Ensure OpenSearch domains are configured to enforce HTTPS connections

Security & Compliance
Description

OpenSearch domains are often used to store and search large amounts of sensitive data. To ensure the security and privacy of this data, it is important to ensure that HTTPS connections are used to access the OpenSearch domain. An OpenSearch domain without HTTPS enforcement leaves the data in the domain vulnerable to man-in-the-middle attacks and other security threats. To address this issue, it is recommended to enforce HTTPS connections for OpenSearch domains.

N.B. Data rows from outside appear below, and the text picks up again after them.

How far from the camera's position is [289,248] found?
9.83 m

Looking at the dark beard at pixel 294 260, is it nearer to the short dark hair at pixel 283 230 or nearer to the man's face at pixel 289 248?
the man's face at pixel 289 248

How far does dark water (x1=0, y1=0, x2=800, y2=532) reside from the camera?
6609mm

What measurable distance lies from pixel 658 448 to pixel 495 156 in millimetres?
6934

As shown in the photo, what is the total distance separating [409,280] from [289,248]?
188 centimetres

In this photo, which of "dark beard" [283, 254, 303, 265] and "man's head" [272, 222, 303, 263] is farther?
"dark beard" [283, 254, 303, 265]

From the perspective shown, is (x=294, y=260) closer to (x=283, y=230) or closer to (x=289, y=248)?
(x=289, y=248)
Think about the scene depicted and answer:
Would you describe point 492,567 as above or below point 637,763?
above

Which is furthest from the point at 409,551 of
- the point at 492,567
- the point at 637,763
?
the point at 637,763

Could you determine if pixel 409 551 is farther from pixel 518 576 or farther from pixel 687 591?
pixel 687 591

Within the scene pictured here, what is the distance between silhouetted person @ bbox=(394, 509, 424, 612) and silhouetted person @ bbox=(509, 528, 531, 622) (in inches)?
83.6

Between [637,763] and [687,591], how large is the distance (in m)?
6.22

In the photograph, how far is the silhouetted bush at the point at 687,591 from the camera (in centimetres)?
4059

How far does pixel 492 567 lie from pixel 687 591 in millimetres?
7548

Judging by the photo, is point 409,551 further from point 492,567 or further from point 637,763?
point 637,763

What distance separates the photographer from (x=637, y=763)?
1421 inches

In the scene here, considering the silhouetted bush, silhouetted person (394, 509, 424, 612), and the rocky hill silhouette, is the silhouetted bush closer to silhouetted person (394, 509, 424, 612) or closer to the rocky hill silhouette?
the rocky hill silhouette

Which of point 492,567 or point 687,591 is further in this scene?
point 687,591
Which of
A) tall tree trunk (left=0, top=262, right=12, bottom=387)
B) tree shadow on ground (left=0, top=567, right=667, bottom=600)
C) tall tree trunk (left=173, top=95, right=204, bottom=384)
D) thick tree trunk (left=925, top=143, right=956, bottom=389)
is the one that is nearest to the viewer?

This ensures that all traffic to and from the domain is encrypted and secure.

Remediation

To ensure that OpenSearch domains are configured to enforce HTTPS connections, you can follow these remediation steps:

  1. Open the Amazon OpenSearch Service console.
  2. Choose the domain that you want to configure.
  3. Choose the "Edit" button on the top navigation bar of the OpenSearch domain dashboard.
  4. In the "Edit domain" page, scroll down to the "Encryption" section.
  5. Under "In Transit Encryption", select the "Require HTTPS" option.
  6. Scroll down to the bottom of the page and choose "Update domain" to apply the changes.
Enforced Resources
Note: Remediation steps provided by Lightlytics are meant to be suggestions and guidelines only. It is crucial to thoroughly verify and test any remediation steps before applying them to production environments. Each organization's infrastructure and security needs may differ, and blindly applying suggested remediation steps without proper testing could potentially cause unforeseen issues or vulnerabilities. Therefore, it is strongly recommended that you validate and customize any remediation steps to meet your organization's specific requirements and ensure that they align with your security policies and best practices.